Au fil de la lecture, nous pénétrons dans l’intimité de l’auteur. Il nous décrit la routine qui s’installe entre lui et la Dame. « Chaque matin, depuis mon appartement, je regarde la flèche s’envoler vers le ciel de Viollet-le-Duc. Je lui lance un regard, un salut. Certaines choses sont plantées. » Cette habitude est un « allié sûr » pour reprendre les mots de Jean-Pierre Montal, lauréat du Prix des Deux Magots 2024.

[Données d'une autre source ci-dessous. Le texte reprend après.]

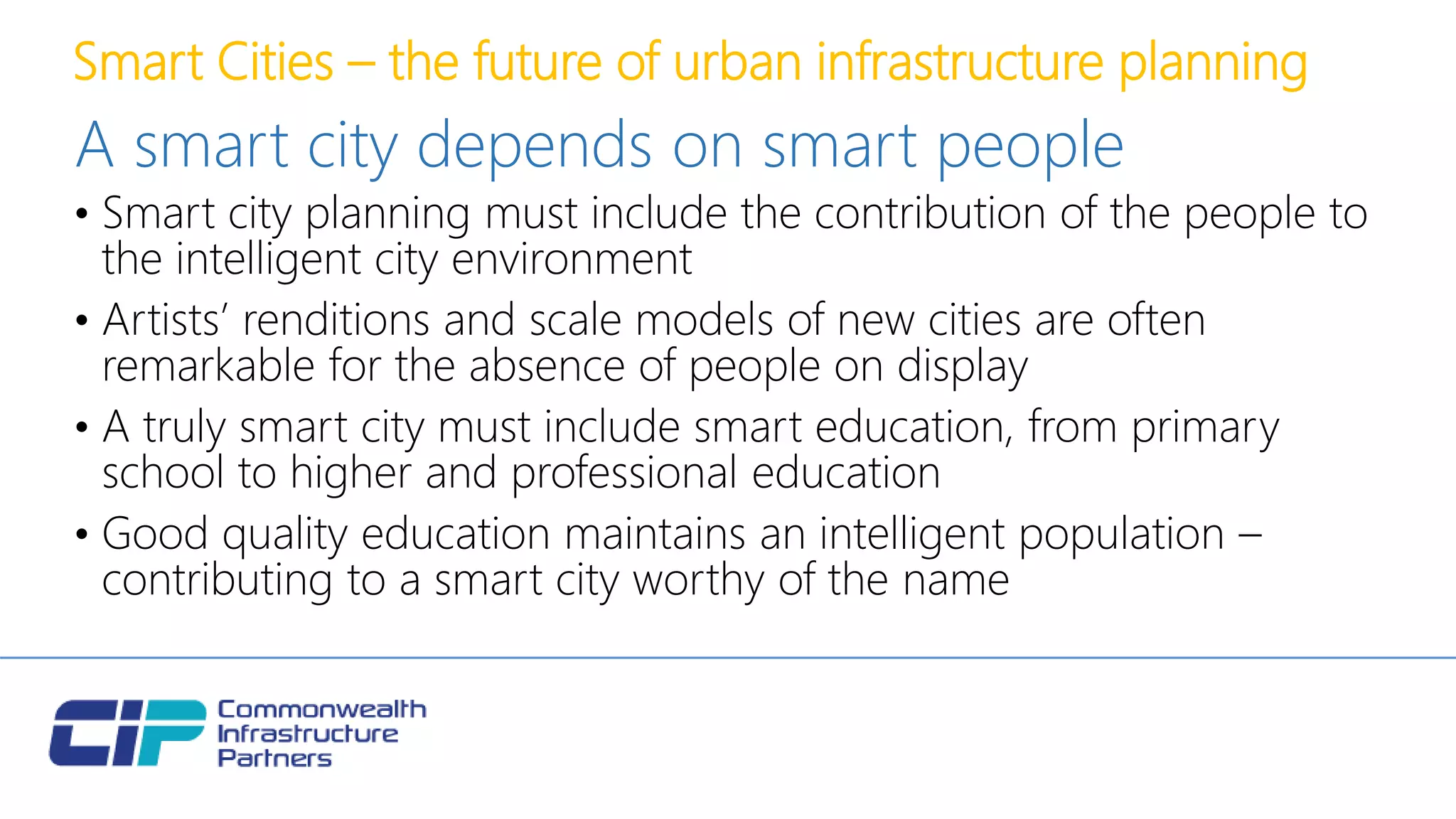 Smart Cities – the future of urban infrastructure planning

A smart city depends on smart people

• Smart city planning must include the contribution of the people to the intelligent city environment

• Artists' renditions and scale models of new cities are often remarkable for the absence of people on display

• A truly smart city must include smart education, from primary school to higher and professional education

• Good quality education maintains an intelligent population – contributing to a smart city worthy of the name

CIP Commonwealth Infrastructure Partners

Vient ensuite la date du 15 avril 2029. C’est au tour de Notre-Dame de vaciller. Les flammes envahissent la silhouette de la cathédrale que l’on croyait indestructible. Quelle erreur avions-nous commise en la prenant pour acquise ? Ce soir-là, on se rend compte que Notre-Dame occupait une place à part dans le cœur de Paris et dans celui des Parisiens. Le peuple, qui ne la regardait plus, se dirigea vers le lit de leur Reine. Notre-Dame est blessée, écrit Tesson, « la vigueur cauchemardesque des flammes, de la bestialité du feu qui s’attaque à ce monument phare du christianisme à l’heure où le christianisme est en déclin dans le monde ». Mais Notre-Dame brûle aussi parce qu’elle avait été négligée. L’écrivain semble reprocher à ses contemporains de ne pas avoir été assez conservateurs.

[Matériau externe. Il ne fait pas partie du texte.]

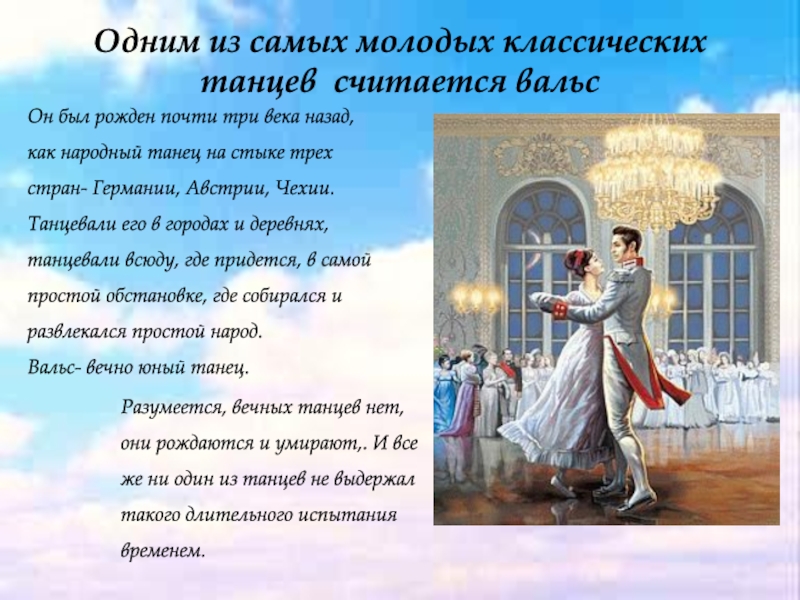 Одним из самых молодых классических танцев считается вальс

Он был рожден почти три века назад, как народный танец на стыке трех стран- Германии, Австрии, Чехии. Танцевали его в городах и деревнях, танцевали всюду, где придется, в самой простой обстановке, где собирался и развлекался простой народ.
Вальс- вечно юный танец.

Разумеется, вечных танцев нет, они рождаются и умирают,. И все же ни один из танцев не выдержал такого длительного испытания временем.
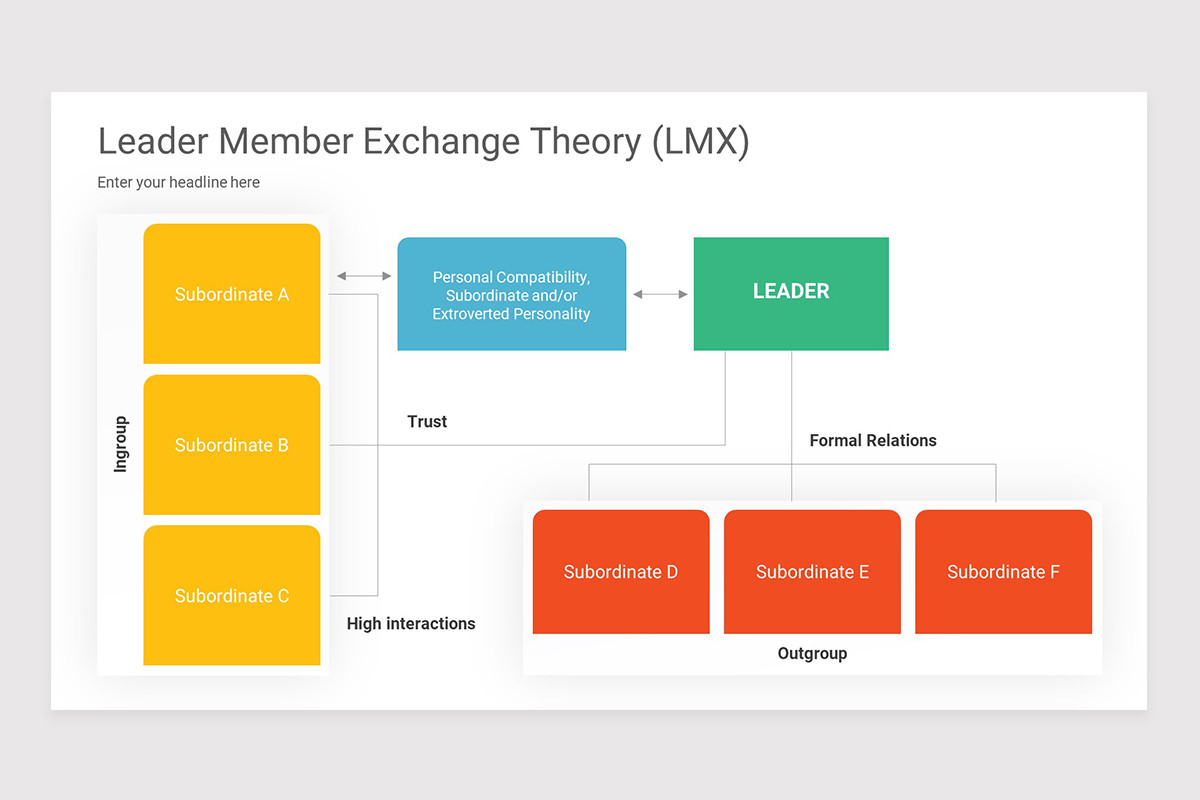 Leader Member Exchange Theory (LMX)

Enter your headline here

Ingroup

Subordinate A

Subordinate B

Subordinate C

Personal Compatibility, Subordinate and/or Extroverted Personality

LEADER

Trust

Formal Relations

High interactions

Subordinate D

Subordinate E

Subordinate F

Outgroup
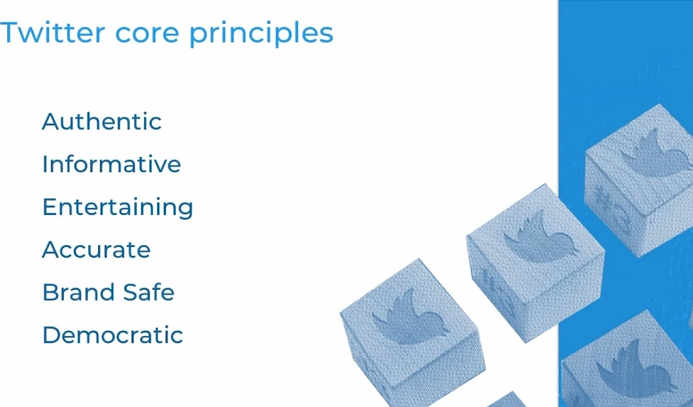 Twitter core principles

Authentic
Informative
Entertaining
Accurate
Brand Safe
Democratic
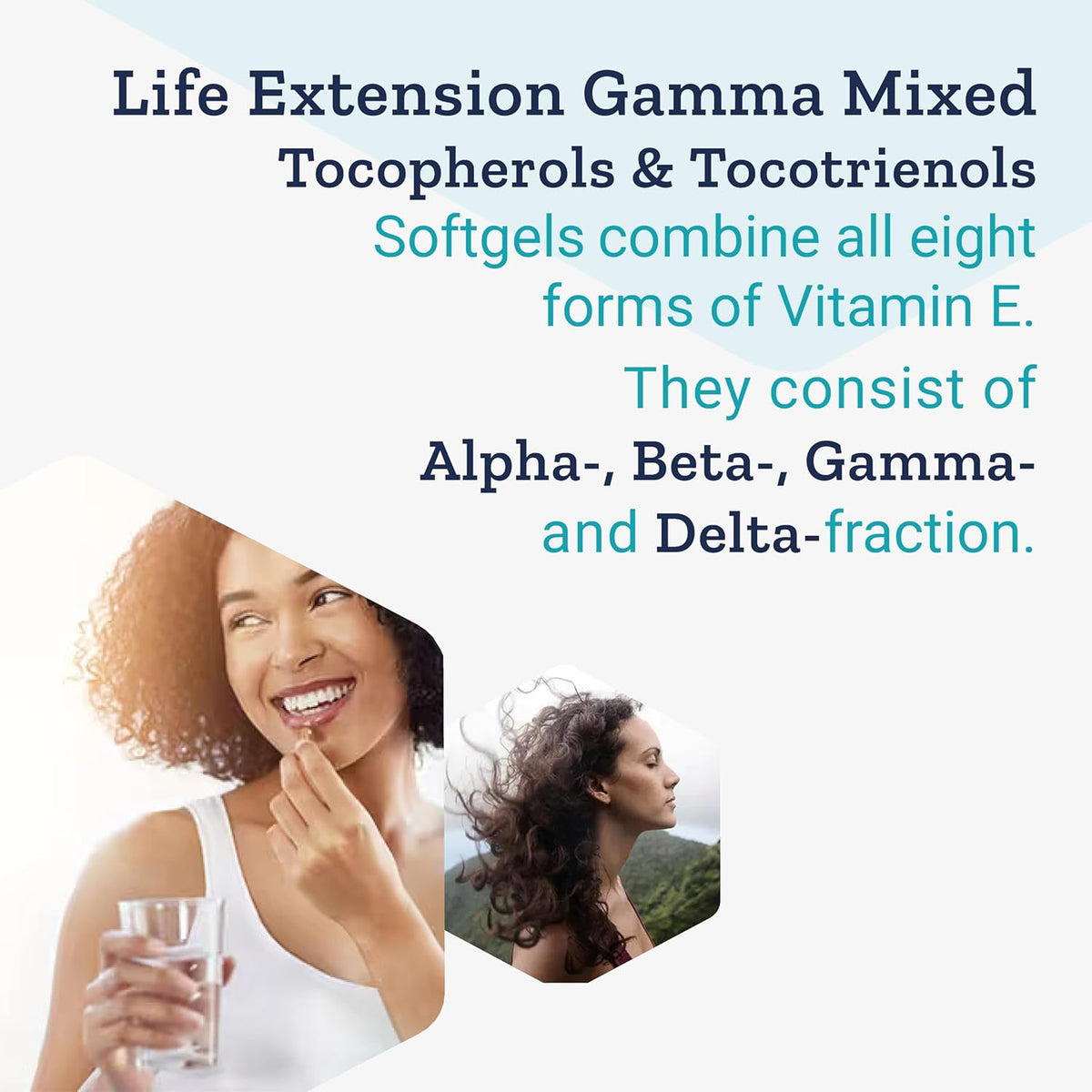 Life Extension Gamma Mixed Tocopherols & Tocotrienols Softgels combine all eight forms of Vitamin E.

They consist of Alpha-, Beta-, Gamma- and Delta-fraction.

Depuis plus de cinq ans, la tente de reconquérir Notre-Dame. Compagnons, architectes, ingénieurs, artisans et chercheurs se sont mobilisés pour redonner vie au bâtiment. Il aura fallu un accident pour que Sylvain Tesson prenne soin de sa vie. Il aura fallu un incendie pour prendre soin de ce magnifique patrimoine. La mission des hommes est désormais de nourrir cet amour pour qu’il perdure. Car à la question d’Antoine de Saint-Exupéry dans sa dernière lettre au général Chambe :« De ce que j’ai aimé, que restera-t-il ? » Sylvain Tesson répond que la flèche de Notre-Dame restera dans le ciel de Paris.

Journeys to Notre-Dame by Sylvain Tesson
Du mardi au samedi à 21 heures, au Théâtre de Poche-Montparnasse (Paris 6e). L’écrivain Sylvain Tesson interviendra à l’issue des lectures les 26, 27, 28, 29 novembre 2024 et les 3, 5, 10, 17, 1 et 19 décembre 2024.